There is a great cross-over between two topics, waves and electricity, when we come to moving-coil microphones and loudspeakers. This pair of devices can be thought of as the sound-wave equivalent of motors and generators. Motors turn electrical energy into kinetic energy whereas generators turn kinetic energy into electrical energy. Similarly, microphones turn sound waves into electrical signals whereas loudspeakers turn electrical signals into sound waves.

There are various different designs for microphones and loudspeakers but we are interested only in the moving-coil type. In this design, a lightweight coil is suspended between the poles of a cylindrical magnet and attached to a large cone (for loudspeakers) or a small diaphragm (for microphones).

Illustration taken from nextgurukul.in (click here for the original webpage).

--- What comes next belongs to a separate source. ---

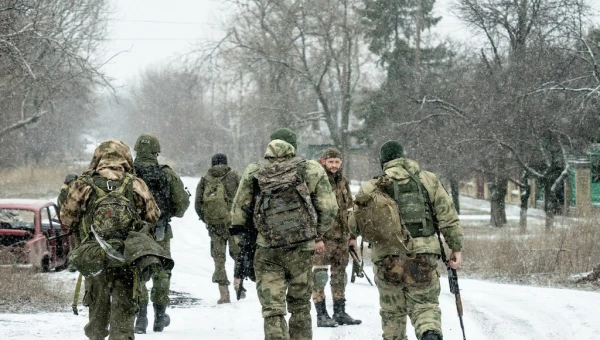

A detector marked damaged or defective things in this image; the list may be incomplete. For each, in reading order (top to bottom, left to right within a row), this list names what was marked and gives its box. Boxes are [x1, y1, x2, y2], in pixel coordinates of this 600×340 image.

rusty red car [0, 199, 72, 270]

In the case of a loudspeaker (shown above) an alternating current with the same frequency as the desired sound is amplified and sent to the coil. The coil moves backwards and forwards due to the force that is created by the coil’s magnetic field interacting with the loudspeaker’s permanent magnet. The paper cone moves with the coil and makes the air vibrate at the same frequency, creating sound.

In the case of a microphone, the diaphragm is vibrated by external sounds and this causes the coil to move backwards and forwards inside the magnetic field. As a result of this movement, an alternating current is induced in the coil with exactly the same frequency as the back-and-forth movement of the diaphragm and that current can be processed or stored to create amplified or recorded sound.

The fact that these two devices use the same principles, but in reverse, allows an intercom to be built using a combined microphone/loudspeaker at each end. When one person wants to talk, the device at that end acts as a microphone while the device at the other end becomes a loudspeaker. When the other person wants to talk, the opposite happens. All of this is made possible with just one push-button switch at each end, as shown in the diagram below.

Illustration taken from the hyperphysics website (click here for the original webpage).

There is a excellent video, made by former BBC sound engineer Joe Driver, that explains and demonstrates these ideas in a very simple and understandable way. You can view his TechGrounding-TV video on YouTube via this link.

You should recognise that moving-coil microphones and loudspeakers are simply applications of Fleming’s Left-Hand rule, which is covered in a separate post, here.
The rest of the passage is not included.